Я кидаюсь на кровать, точнее, в сторону кровати, но безнадежно промахиваюсь и падаю на пол и неподвижно лежу, уставившись на телефон.
– Кирби? Ты меня слышишь?
– Да, то есть нет, то есть… что? Что вы… Какой рассказ? О чем это вы? И почему мне кажется, что первым пунктом в списке моих дел на сегодня должно быть «убить Джули»?
– Твой рассказ – впрочем, по объему он тянет скорее на новеллу, – «Возвращение стервы». Он потрясающий! Обычно я не увлекаюсь книгами подобного рода, но все же хороший рассказ есть хороший рассказ. Цепляет с первой страницы. – Он издает тихий смешок. – Кто бы мог подумать, что ты станешь великолепной писательницей, особенно после дрянных стихов, которые ты нас заставляла читать, учась в старших классах?
Охаю и чувствую, как пылает лицо.
– Мистер Верной, то есть Том, вы же отец. Вы не мог ли признаться в том, что считаете мои стихи полным дерьмом. Тогда вы говорили, что я подаю надежды.
Том принимает более серьезный тон.
– Правильно, Кирби. Ты была подростком с… скажем так, со сложной ситуацией в семье, и в то же время – очень умным, но трудным ребенком, лучшей подругой моей дочери. Мы с Сильвией скорее дали бы отрезать себе языки, чем сказали тебе, что твоя поэзия – глупая писанина человека, зацикленного на самом себе. Но ты ведь была подростком! Естественно, что стихи были эгоцентричными, касались твоих переживаний – такими они и должны были быть. – Он смеется. – Проблемы начинаются, когда писатели не могут перерасти это. В таких случаях мой агент говорит, что подобные опусы заставят ее поседеть раньше времени.
Я хорошо помню его агента. Это единственная бизнес-леди, сумевшая вселить страх даже в меня. Но она помогла Тому попасть в обзор «Нью-Йорк таймсе», и теперь у него на счету бог знает сколько миллионов долларов, по его книге снимают фильм. Так что литературному агенту, наверное, полезно быть хищником.

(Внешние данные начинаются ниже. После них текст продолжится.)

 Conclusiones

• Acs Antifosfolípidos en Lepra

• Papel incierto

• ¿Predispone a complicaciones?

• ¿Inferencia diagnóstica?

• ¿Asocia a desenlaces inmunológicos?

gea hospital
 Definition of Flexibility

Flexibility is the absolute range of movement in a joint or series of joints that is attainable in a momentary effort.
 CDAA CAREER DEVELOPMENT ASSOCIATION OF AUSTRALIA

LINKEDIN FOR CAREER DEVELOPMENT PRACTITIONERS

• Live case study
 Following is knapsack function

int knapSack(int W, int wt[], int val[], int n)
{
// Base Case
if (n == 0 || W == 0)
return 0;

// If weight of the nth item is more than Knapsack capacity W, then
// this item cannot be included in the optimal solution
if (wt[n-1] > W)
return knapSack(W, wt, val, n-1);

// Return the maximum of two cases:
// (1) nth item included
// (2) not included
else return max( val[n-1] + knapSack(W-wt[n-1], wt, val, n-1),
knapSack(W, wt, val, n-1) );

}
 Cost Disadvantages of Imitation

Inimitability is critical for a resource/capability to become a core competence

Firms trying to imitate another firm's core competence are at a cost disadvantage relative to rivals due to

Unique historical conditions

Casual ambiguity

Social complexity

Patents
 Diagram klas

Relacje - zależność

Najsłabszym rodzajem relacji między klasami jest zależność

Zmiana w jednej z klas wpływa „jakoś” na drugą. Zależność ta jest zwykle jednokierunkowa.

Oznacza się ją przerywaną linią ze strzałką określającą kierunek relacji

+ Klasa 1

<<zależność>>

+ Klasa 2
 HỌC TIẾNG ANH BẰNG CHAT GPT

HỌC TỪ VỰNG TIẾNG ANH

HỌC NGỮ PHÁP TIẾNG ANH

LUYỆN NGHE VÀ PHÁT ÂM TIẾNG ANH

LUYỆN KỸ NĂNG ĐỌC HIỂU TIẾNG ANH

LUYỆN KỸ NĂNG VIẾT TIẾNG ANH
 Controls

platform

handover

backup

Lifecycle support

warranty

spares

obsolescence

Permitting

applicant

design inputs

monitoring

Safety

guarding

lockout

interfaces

– Но каким образом? Конечно, это сделала Джули, приговоренная мной к смерти, – но когда? Она обещала никому не показывать этот рассказ. – Поверить не могу, что Джули провернула такое за моей спиной, ух, она у меня получит…
– Радуйся, что все-таки показала. Вопреки нашим с Сильвией надеждам Джули никогда не станет писательницей. Но она феноменальный читатель и сразу поняла – в этом рассказе что-то есть. И еще она точно знала: ты ни когда не пришлешь его мне. Так что перестань ныть, давай лучше выясним, что еще ты прячешь у себя под кроватью. Дитя мое, у тебя превосходный стиль!
Вскарабкиваюсь на кровать, продолжая пребывать в шоке. Том Верной, чья книга находится в верхних строках рейтинга бестселлеров «Нью-Йорк тайме», и его агент – одна из влиятельнейших персон в издательском мире – полагают, что у меня превосходный стиль.